Cette fois c’est la raclée, pas l’habituelle petite tape pour faire semblant, en signe d’avertissement. Radwân avait prévenu Sikirida, sa mère, qu’il ne voulait plus qu’elle reçoive des hommes à la maison. Mais là trop c’est trop, ce type affalé dans le canapé en pleine journée, qui ne s’était même pas levé pour le saluer comme si c’était lui l’intrus ! L’adolescent a battu sa mère car il ne supporte plus les quolibets de ses copains : "le Fils des Vingt", l’appellent-ils, à savoir le fils putatif des vingt bonshommes avec qui l’immigrée éthiopienne au service de Mme Adiba, riche veuve de Beyrouth, a couché avant sa naissance… Dans son nouveau roman, La minette de Sikirida, Rachid El-Daïf allie la satire d’une société arabo-musulmane dans le carcan des interdits religieux avec un beau portrait de femmes qui trouvent par mille contournements le moyen d’assouvir leur désir.
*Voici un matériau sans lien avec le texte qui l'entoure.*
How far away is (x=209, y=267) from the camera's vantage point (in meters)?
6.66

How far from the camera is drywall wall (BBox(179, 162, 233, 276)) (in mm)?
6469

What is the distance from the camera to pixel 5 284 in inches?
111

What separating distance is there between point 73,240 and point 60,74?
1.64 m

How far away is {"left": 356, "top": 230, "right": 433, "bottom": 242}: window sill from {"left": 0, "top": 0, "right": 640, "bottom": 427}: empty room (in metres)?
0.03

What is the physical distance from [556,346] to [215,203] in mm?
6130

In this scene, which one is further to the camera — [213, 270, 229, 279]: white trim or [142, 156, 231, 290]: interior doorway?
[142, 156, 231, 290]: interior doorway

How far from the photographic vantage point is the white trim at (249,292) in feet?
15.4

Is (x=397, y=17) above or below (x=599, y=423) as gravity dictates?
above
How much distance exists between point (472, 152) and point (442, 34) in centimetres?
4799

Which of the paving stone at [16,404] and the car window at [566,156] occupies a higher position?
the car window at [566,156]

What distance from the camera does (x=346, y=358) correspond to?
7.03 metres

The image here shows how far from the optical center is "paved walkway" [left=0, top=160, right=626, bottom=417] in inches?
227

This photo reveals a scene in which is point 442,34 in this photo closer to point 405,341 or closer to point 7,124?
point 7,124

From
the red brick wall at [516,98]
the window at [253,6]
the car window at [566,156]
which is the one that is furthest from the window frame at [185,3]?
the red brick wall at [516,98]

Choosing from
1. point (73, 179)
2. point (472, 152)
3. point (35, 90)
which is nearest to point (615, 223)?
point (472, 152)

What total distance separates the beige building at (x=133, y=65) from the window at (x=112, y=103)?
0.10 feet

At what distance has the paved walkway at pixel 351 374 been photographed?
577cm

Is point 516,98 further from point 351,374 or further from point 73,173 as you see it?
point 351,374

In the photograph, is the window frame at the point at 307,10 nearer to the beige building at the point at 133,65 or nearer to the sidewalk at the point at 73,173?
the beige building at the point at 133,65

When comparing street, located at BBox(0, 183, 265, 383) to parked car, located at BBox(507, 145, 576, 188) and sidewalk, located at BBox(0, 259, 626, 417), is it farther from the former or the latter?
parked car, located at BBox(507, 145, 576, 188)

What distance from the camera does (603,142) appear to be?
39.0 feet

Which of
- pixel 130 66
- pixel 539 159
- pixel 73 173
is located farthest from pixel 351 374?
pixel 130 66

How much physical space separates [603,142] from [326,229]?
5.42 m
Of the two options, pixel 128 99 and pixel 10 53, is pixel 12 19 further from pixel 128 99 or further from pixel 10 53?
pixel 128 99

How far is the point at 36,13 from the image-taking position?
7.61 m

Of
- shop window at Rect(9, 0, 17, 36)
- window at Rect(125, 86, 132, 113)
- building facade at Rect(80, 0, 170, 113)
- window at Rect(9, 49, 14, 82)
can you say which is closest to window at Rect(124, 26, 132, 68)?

Après la claque inaugurale, l’art du récit de l’écrivain, né en 1945 à Zgharta (Liban), nous entraîne dans le passé, treize ans auparavant, alors que "Mama Adiba" découvre le ventre rond de sa servante chrétienne et cherche tous les moyens d’éviter qu’on la remette dans le premier avion pour Addis-Abeba. Elle repousse avec adresse les pressions des uns et des autres, sollicite l’avis du cheikh, "jurisconsulte" du clergé chiite, afin de ne pas ajouter une faute à la faute. Quant à faire avorter Sikirida, hors de question. C’est que Mme Adiba sait ce qu’est la férule du pouvoir mâle. Elle a été mariée, à peine nubile, à un ami de 50 ans de son père, qui avait gagné son pari au jeu.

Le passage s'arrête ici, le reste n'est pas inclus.